**Exercise instructions**
Transcribe the entries exactly as given and skip whatever images they hold.

**Source records**

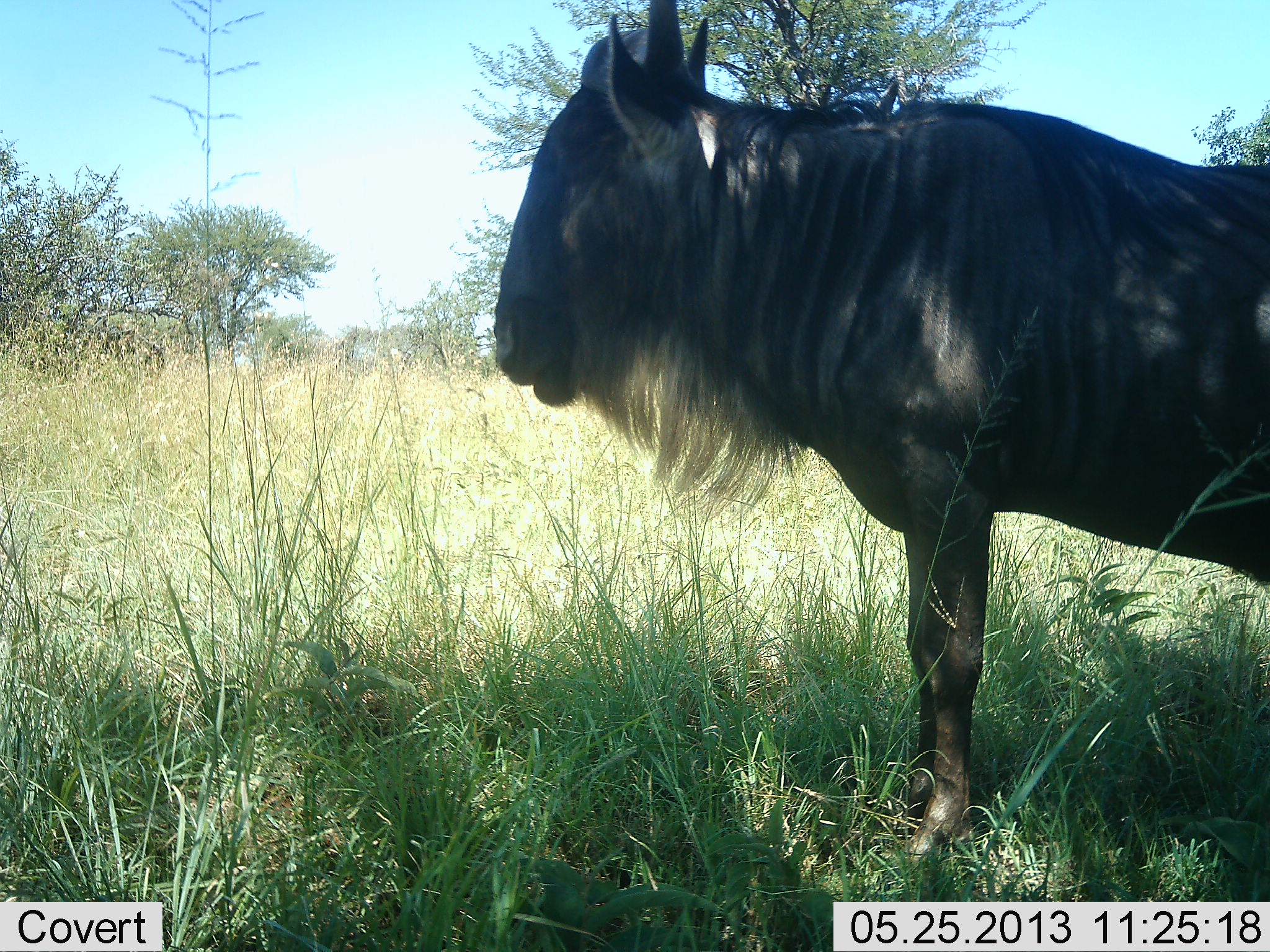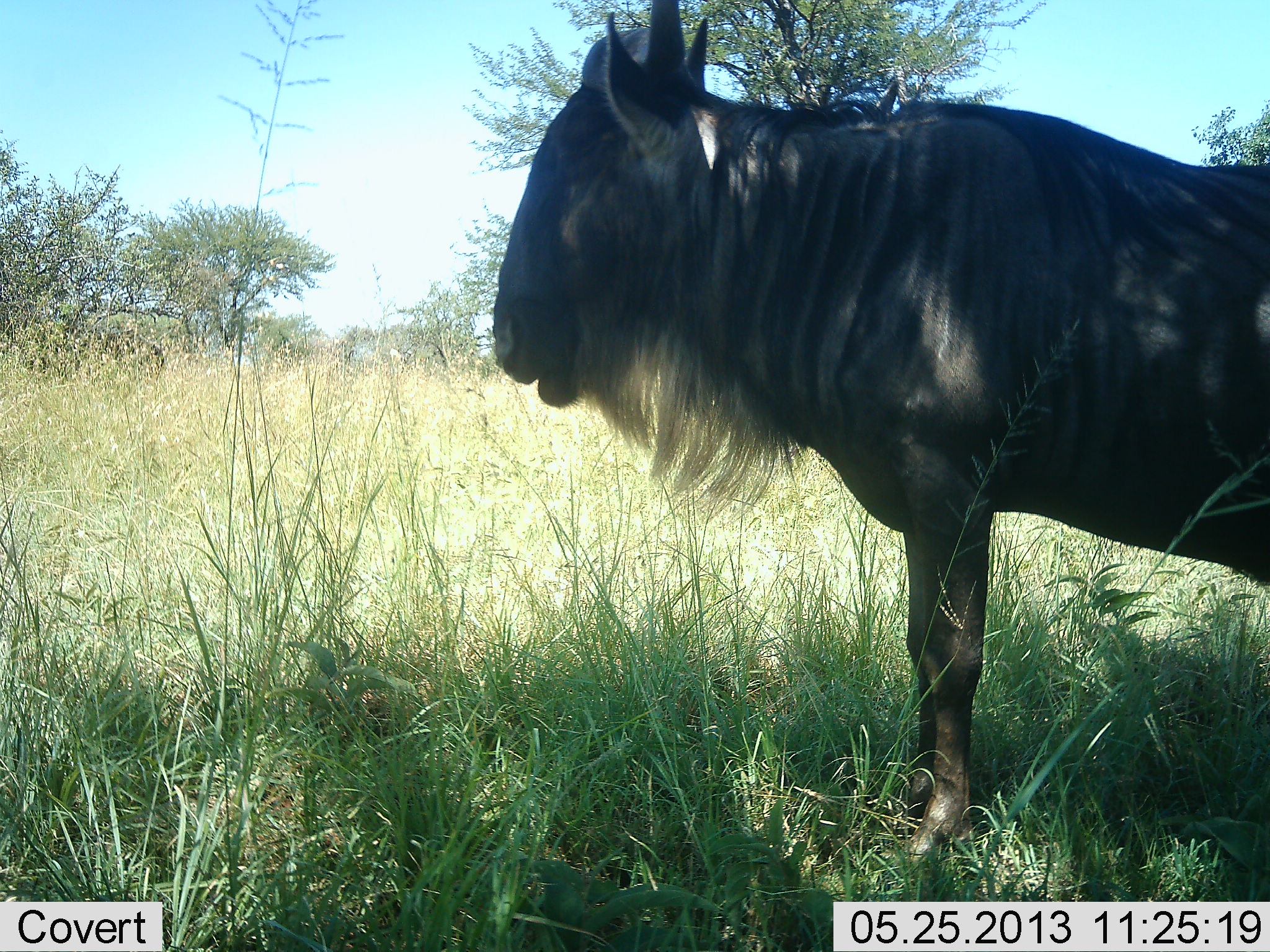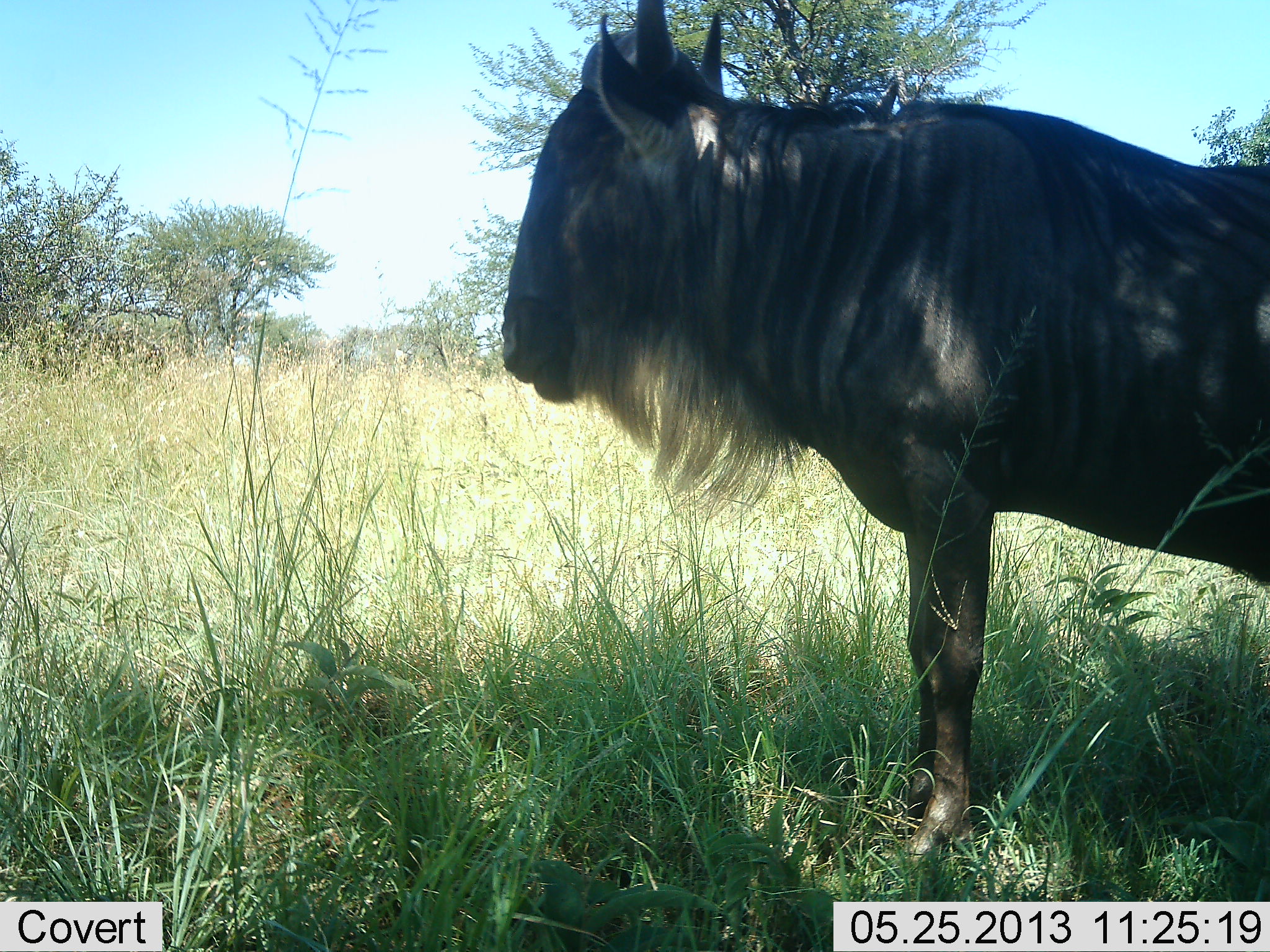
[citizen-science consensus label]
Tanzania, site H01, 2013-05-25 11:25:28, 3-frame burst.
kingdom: Animalia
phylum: Chordata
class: Mammalia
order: Artiodactyla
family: Bovidae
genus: Connochaetes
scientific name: Connochaetes taurinus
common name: blue wildebeest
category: wildebeest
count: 1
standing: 80%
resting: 10%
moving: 0%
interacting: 0%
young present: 0%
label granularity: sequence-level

**Solution to this task**
[citizen-science consensus label]
Tanzania, site H01, 2013-05-25 11:25:28, 3-frame burst.
kingdom: Animalia
phylum: Chordata
class: Mammalia
order: Artiodactyla
family: Bovidae
genus: Connochaetes
scientific name: Connochaetes taurinus
common name: blue wildebeest
category: wildebeest
count: 1
standing: 80%
resting: 10%
moving: 0%
interacting: 0%
young present: 0%
label granularity: sequence-level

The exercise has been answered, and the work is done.